During each connection session, an email is sent to a list of recipients containing detailed information on the base station’s internet location. This email list remains persistent amid system reboots as the list remains stored in the Window’s system registry and is editable via the remote data acquisition software. The user is provided with a window of opportunity (15 minutes) to connect to the base station, at which time they may cancel the automatic disconnect event and remain linked to the base station for as long as they desire. Connecting to the base station is executed through the use of remote display redirection software titled RealVNC; software initially developed by AT&T Laboratories in Cambridge, England and now available as open source. Through the assistance of this virtual network computing software, the user may operate on any aspect of the wireless network available to them as though they were physically in front of the base station’s PC. Upon expiration of the allotted connection window with no connection establishment or an explicit disconnect by the user, the cell phone line severs its link and attempts internet connection at its next scheduled time.

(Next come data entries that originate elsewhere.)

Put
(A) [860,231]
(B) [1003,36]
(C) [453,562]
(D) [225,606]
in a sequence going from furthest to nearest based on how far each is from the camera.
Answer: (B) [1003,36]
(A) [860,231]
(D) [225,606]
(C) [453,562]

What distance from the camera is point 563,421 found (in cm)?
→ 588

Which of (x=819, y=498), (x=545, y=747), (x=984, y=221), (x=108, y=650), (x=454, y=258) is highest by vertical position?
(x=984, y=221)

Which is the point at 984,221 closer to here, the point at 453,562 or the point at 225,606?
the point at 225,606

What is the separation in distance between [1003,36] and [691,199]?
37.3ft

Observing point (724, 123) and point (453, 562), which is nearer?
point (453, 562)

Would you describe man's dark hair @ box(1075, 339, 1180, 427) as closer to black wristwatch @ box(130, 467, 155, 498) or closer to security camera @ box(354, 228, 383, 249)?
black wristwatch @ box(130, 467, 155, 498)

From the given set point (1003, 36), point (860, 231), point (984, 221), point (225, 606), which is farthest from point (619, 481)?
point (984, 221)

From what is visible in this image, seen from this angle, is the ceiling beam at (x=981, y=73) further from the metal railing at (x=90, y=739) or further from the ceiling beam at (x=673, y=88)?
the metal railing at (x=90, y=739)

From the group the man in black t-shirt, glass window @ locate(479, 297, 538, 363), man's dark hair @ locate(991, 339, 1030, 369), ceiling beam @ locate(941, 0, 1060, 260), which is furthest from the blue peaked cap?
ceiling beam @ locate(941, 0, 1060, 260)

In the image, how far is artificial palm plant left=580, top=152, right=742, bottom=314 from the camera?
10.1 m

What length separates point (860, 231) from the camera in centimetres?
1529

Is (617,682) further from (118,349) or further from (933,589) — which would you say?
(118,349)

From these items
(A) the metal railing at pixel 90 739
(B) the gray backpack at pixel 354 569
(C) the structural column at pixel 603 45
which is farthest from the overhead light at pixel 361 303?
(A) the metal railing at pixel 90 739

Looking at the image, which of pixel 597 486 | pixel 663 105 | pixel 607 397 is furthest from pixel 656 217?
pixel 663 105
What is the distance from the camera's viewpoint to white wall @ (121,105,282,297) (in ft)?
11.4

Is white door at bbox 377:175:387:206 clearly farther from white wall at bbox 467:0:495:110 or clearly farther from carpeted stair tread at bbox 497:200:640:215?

A versatile wireless sensing system with remote reprogramming capabilities has been built and demonstrated. The graphical user interface may be controlled remotely using a cellular telephone interface. This system has potential to be used for advanced, remote condition based maintenance & structural health monitoring for a wide variety of machines and civil structures. A full system installation including ten wireless strain & temperature sensing elements, and two cell phone enabled base stations has been completed on the Ben Franklin Bridge, which is a major span crossing from Camden NJ, to Philadelphia, PA (Figure 10, below). The bridge is remotely accessible via remote software as described in this paper and is currently reporting strain data when passenger trains cross the bridge.
Figure 10. The Ben Franklin Bridge spans the Delaware River, with ten strain sensors periodically checking strain levels on a continuous basis at ~1 Hz sample rates. The presence of a passenger train creates a change in strain rate, which triggers automated data acquisition at 32 Hz sample rates by the wireless strain sensing nodes.
1. Arms, S.W., Townsend, C.P. (2003): Wireless Strain Measurement Systems, Applications & Solutions, Presented at NSF-ESF Joint Conference on Structural Health Monitoring Strasbourg, France
2. Galbreath, J.H, Townsend, C.P., Mundell, S.W., Hamel M.J., Esser B., Huston, D., Arms, S.W. (2003): Civil Structure Strain Monitoring with Power-Efficient High-Speed Wireless Sensor Networks, Proceedings International Workshop for Structural Health Monitoring, Stanford, CA
3 Townsend C.P, Hamel M.J., Arms S.W. (2001): Telemetered Sensors for Dynamic Activity & Structural Performance Monitoring, SPIE’s 8th Annual Int’l conference on Smart Structures and
Materials, Newport Beach, CA
The authors are grateful for the partial support from the National Science Foundation’s SBIR program. We also want tothanks to the Delaware River Port Authority in Camden, N.J., which provided us with the opportunity to demonstrate our systems on the Ben Franklin Bridge.